Sunday, February 09, 2020

Parasite

One of last year's nominees for Best Picture was a black & white film, Roma, about a girl who works as a servant for a wealthy family.  Over the course of the film we see the wealthy family treat their servants with indifference, and sometime with cruelty.  Yet, the closing moments of the film are offer some important perspective; even family members are often treated with indifference and cruelty.  It becomes clear that the girl is a member of the family. 

This year, one of the nominees for Best Picture is a film from South Korea, Parasite, about a family that is struggling to survive by folding pizza boxes for a local pizza shop.  Their WiFi has been turned off, which is a clear indication that they've sunken to a new low.  A friend of the family helps one of the family members get a job as a tutor for teenage daughter of a technology company executive.  In no time at all, through a series of carefully orchestrated personnel changes, the entire family has traded in pizza box folding for jobs in the executive's home.  Roma and Parasite have central characters who are servants for wealthy families, and that's where the comparison ends.  The central characters of Parasite don't have any respect for the wealthy family, to the contrary, they have animosity for them, and look to manipulate them at every opportunity.

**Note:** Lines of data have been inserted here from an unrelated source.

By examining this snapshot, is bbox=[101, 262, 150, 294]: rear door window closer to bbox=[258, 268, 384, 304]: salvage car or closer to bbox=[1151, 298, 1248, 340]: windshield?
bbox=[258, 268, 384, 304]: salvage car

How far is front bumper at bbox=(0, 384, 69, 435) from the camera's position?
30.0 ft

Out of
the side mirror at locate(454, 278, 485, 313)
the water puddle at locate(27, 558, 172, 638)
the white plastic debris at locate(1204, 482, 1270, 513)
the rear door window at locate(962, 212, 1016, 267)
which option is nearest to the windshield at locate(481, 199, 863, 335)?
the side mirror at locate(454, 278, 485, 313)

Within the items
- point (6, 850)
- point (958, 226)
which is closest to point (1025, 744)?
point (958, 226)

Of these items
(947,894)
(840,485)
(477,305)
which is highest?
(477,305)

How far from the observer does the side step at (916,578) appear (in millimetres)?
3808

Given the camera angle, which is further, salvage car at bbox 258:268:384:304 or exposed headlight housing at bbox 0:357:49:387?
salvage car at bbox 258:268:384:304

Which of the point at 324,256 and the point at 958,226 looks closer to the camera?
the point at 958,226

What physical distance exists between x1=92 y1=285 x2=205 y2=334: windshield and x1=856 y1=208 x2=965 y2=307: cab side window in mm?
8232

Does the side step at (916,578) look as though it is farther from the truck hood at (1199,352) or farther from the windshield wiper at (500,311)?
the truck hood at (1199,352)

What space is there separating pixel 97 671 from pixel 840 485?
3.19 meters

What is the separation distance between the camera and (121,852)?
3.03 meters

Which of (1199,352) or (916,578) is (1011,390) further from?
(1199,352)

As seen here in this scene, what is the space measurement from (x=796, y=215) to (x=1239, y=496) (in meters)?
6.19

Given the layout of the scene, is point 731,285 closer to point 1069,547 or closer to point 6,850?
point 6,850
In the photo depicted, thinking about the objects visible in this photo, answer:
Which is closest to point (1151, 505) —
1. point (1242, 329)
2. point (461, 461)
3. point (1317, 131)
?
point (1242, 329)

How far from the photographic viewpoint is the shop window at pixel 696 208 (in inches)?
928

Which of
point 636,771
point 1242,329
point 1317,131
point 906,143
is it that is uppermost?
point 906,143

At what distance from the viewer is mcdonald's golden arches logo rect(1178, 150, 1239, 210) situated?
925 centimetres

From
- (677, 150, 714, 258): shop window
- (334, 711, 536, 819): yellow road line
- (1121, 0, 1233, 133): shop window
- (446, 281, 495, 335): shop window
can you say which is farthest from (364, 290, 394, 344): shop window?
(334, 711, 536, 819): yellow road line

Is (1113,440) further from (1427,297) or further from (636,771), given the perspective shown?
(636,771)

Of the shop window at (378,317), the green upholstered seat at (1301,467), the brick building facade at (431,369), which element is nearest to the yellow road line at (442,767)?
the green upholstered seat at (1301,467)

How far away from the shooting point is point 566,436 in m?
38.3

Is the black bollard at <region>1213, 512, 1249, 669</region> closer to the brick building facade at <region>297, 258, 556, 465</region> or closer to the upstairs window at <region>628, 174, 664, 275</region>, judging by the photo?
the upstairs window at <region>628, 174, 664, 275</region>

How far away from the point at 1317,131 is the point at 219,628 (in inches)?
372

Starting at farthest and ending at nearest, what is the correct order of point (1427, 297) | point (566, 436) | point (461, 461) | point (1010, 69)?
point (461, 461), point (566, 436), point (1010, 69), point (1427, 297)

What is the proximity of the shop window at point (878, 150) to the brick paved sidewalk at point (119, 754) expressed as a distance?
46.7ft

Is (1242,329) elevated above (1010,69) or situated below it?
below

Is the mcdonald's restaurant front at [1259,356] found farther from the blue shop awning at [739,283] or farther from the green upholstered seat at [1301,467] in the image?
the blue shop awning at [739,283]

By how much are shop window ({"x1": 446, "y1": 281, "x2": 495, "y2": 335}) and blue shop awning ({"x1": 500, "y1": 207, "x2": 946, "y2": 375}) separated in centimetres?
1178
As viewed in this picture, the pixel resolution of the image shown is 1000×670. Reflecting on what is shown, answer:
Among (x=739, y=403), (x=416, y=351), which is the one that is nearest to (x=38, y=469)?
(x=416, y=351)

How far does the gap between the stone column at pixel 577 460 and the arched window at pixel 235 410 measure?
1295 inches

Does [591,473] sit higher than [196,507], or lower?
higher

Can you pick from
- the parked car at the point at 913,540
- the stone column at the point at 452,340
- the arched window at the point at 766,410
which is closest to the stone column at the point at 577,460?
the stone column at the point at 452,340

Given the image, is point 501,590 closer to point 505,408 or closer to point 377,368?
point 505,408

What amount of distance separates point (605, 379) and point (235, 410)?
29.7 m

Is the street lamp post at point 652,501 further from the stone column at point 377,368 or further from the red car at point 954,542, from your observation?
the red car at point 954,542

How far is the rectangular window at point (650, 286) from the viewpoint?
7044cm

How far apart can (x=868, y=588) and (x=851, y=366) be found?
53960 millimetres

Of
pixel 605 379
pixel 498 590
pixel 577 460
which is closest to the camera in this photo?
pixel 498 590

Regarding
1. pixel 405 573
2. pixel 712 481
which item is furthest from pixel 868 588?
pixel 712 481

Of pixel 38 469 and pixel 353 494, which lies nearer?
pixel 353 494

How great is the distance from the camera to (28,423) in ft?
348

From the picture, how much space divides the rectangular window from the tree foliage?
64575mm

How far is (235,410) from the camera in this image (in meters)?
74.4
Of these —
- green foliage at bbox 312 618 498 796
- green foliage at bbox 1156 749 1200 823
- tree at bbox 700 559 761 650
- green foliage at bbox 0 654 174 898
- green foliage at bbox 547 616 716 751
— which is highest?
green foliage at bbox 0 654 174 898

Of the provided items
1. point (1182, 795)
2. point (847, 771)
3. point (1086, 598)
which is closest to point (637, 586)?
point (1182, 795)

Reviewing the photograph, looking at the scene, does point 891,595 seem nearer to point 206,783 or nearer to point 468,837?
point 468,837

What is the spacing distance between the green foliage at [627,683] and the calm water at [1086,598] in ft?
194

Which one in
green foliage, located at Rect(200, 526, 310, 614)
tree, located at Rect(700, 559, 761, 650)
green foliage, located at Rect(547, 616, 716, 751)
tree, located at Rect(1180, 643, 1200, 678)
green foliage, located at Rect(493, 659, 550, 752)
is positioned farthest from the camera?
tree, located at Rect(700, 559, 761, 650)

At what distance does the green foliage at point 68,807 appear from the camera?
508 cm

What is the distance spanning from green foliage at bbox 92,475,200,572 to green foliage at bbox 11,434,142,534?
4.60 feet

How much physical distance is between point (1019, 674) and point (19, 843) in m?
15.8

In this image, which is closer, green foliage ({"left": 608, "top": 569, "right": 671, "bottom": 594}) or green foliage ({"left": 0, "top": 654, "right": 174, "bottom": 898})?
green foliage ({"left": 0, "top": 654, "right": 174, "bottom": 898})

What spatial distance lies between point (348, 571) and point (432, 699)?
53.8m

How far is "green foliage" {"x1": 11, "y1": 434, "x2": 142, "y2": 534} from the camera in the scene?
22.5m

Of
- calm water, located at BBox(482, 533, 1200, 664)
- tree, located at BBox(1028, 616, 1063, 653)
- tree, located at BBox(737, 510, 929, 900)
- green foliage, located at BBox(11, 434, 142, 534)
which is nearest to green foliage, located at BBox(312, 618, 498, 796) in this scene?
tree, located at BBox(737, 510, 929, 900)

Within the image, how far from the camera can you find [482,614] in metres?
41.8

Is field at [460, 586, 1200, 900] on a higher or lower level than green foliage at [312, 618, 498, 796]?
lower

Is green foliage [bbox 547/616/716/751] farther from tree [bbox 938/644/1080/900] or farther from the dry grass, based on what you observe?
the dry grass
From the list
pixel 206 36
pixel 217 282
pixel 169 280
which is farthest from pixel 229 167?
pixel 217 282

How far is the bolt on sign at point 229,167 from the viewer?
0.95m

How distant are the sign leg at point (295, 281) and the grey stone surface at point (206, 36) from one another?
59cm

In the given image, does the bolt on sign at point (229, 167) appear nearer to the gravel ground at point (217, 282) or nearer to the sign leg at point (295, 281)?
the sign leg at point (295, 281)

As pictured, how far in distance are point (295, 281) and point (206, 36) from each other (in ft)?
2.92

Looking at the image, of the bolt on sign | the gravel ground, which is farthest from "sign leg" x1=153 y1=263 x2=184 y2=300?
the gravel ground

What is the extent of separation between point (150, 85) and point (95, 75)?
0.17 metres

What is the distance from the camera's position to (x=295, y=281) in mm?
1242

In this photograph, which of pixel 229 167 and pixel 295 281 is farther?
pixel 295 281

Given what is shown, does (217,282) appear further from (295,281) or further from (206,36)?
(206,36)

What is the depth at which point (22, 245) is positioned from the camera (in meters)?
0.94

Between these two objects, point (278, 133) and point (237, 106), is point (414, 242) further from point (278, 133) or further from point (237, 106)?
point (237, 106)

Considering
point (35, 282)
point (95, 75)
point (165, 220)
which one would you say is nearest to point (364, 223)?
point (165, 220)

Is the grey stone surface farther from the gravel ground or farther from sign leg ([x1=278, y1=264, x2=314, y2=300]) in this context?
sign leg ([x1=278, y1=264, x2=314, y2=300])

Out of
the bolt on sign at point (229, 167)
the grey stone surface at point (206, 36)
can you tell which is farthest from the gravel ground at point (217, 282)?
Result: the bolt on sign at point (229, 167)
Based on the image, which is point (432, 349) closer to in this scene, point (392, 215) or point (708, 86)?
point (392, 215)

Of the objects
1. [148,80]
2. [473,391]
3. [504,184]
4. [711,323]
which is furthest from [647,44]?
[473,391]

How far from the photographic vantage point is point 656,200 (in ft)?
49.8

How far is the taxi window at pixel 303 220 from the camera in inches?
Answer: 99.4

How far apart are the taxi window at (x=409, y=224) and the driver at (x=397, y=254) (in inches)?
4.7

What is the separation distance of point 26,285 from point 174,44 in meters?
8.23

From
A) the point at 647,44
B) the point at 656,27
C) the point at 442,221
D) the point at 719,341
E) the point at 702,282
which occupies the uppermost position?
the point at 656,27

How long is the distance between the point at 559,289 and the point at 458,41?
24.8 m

What's interesting is that the director of Parasite, Bong Joon Ho doesn't focus on the class conflict, rather he is interested in a certain struggle that is unique to the human condition; shame.  From the opening scenes where it is revealed that the central characters have been failing at everything; they can't keep jobs, they can't stay in school, and they can't fold pizza boxes very well.  As a result each of them feels a certain amount of shame, and they each are handling it in their own way.  What makes this film unique is that it is an amalgamation of two genres; part thoughtful ultra-realism character study (like Roma), and part twisted thriller (like The Girl With the Dragon Tattoo).  While this mixture ultimately worked, there were certain elements that just fell flat.  The scenes that were meant to be jarring felt uninspired, and the believably that was established in the first half of the film was missing during the climax.